Sequenced rollouts reduce risk and generate institutional learning. Flipkart's phased approach — beginning with the grocery category before expanding voice search platform-wide — is a textbook application of risk-managed innovation. Grocery is a high-frequency, low-complexity product category: users purchase familiar items repeatedly, making it an ideal testing environment for voice search accuracy and usability. The learning from two years of grocery voice interaction informed the platform-wide architecture. This sequencing is consistent with the build-measure-learn loop of product-led growth, applied to a feature with significant technical complexity and a user segment with limited e-commerce experience.

The 95% retention signal and its strategic implications. The retention figure of 95% continued usage among regional language interface adopters — if taken at face value from Flipkart's disclosed data — has significant strategic implications beyond the vernacular feature itself. It suggests that language-native onboarding creates a fundamentally different user relationship with the platform than English-language onboarding. A user who has been onboarded in Hindi or Tamil is, effectively, onboarded into a Hindi or Tamil version of Flipkart — one that competitors would need to replicate in its entirety, not just match on price or assortment, to compete for the same user. Language-native onboarding may therefore function as a platform lock-in mechanism, making vernacular investment a long-term retention strategy in addition to a near-term acquisition tool.


Discussion Questions

  1. Flipkart's ethnographic research revealed that Indian users naturally employ hybrid language registers — mixing Hindi and English in the same search query — and that this behaviour is unconscious rather than deliberate. How should product strategists approach the challenge of designing AI systems for linguistically heterogeneous markets? What are the implications for data collection, model training, and quality assessment in markets like India, where standardised language datasets may not capture actual usage patterns?

  2. Flipkart's CEO publicly stated that 80-90% of the company's resources were directed toward the "Bharat" user segment at the time of the Hindi interface launch. Evaluate this resource allocation decision from a portfolio strategy perspective. What are the trade-offs between investing heavily in new, lower-monetisation user segments versus optimising for the existing, higher-ARPU urban base? Under what conditions is this trade-off justified?

  3. The 95% continued-usage rate among vernacular interface adopters — if accurate — suggests that language-native onboarding creates platform stickiness that English-language onboarding does not. Design a research study that would allow you to test whether this retention differential is driven by language comfort, product familiarity, absence of alternatives, or some combination of factors. How would your findings shape investment decisions in vernacular product capabilities?

  4. Flipkart chose to acquire Liv.ai and build its voice infrastructure entirely in-house rather than licensing global voice APIs from Google or Amazon. Amazon India, by contrast, leveraged Alexa. Analyse the build-vs-buy decision in the context of vernacular AI for India. What criteria should determine whether a company builds proprietary AI capabilities versus licensing third-party solutions, and how does market maturity, data availability, and competitive dynamics affect this decision?
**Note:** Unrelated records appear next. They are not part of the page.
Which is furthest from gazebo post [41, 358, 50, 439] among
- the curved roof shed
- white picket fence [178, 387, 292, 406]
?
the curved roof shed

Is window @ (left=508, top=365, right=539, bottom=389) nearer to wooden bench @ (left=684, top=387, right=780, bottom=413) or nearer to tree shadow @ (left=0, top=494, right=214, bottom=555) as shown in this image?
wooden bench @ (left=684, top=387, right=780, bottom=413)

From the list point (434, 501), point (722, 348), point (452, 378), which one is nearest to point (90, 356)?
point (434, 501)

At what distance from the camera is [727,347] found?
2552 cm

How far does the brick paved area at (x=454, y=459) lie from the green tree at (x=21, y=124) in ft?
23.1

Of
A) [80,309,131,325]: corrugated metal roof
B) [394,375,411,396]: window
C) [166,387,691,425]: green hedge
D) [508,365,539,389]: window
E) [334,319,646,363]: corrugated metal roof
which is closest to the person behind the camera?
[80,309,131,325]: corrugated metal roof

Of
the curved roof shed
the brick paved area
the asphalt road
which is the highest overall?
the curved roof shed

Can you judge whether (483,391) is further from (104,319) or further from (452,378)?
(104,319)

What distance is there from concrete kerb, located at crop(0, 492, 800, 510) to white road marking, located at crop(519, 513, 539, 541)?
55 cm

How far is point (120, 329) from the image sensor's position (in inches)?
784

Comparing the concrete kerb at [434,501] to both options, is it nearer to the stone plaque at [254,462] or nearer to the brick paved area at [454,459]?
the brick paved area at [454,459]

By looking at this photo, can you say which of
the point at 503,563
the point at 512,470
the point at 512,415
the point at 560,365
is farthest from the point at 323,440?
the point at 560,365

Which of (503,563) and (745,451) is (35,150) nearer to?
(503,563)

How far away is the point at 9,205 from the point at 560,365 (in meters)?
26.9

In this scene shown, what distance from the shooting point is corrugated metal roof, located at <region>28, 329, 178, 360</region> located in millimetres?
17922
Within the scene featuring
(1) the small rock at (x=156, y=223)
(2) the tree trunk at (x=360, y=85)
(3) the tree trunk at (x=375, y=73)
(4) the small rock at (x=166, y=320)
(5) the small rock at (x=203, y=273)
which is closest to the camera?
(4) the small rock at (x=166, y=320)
  5. Flipkart's vernacular voice strategy was framed explicitly as a tool to "democratise e-commerce" and bring the "next 200 million consumers online." Assess the strategic tension between this social impact framing and the commercial imperative of profitability. To what extent should a platform's market expansion into lower-income, lower-ARPU demographics be evaluated on commercial returns versus ecosystem growth metrics? How would you structure the business case for such an investment for the Walmart board?